Input for this task START

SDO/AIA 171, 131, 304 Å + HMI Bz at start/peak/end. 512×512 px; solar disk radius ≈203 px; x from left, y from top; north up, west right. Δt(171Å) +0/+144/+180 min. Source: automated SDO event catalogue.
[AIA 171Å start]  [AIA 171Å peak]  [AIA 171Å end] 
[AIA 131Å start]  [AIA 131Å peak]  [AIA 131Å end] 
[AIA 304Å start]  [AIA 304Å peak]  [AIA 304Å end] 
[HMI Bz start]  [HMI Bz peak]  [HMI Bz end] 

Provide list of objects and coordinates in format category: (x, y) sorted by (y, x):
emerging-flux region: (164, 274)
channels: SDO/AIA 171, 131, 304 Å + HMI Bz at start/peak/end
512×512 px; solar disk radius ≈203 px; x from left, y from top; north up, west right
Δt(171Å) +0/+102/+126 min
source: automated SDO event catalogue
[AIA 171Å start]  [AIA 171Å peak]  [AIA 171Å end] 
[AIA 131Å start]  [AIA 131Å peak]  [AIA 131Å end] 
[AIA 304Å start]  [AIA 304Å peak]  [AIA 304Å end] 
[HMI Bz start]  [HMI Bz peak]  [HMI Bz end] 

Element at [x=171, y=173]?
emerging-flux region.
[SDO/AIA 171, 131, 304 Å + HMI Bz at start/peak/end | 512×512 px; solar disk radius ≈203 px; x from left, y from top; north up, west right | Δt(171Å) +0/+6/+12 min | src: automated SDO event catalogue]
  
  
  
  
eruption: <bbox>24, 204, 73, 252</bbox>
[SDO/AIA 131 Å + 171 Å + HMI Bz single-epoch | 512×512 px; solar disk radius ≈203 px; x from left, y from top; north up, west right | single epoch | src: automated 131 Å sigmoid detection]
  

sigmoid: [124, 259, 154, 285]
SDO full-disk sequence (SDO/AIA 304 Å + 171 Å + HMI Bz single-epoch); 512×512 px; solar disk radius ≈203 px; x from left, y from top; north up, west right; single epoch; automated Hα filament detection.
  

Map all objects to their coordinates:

Input for this task END

### [Aim of the exercise]
Show the lines above that include "left".

### [Response for this exercise]
SDO/AIA 171, 131, 304 Å + HMI Bz at start/peak/end. 512×512 px; solar disk radius ≈203 px; x from left, y from top; north up, west right. Δt(171Å) +0/+144/+180 min. Source: automated SDO event catalogue.
512×512 px; solar disk radius ≈203 px; x from left, y from top; north up, west right
[SDO/AIA 171, 131, 304 Å + HMI Bz at start/peak/end | 512×512 px; solar disk radius ≈203 px; x from left, y from top; north up, west right | Δt(171Å) +0/+6/+12 min | src: automated SDO event catalogue]
[SDO/AIA 131 Å + 171 Å + HMI Bz single-epoch | 512×512 px; solar disk radius ≈203 px; x from left, y from top; north up, west right | single epoch | src: automated 131 Å sigmoid detection]
SDO full-disk sequence (SDO/AIA 304 Å + 171 Å + HMI Bz single-epoch); 512×512 px; solar disk radius ≈203 px; x from left, y from top; north up, west right; single epoch; automated Hα filament detection.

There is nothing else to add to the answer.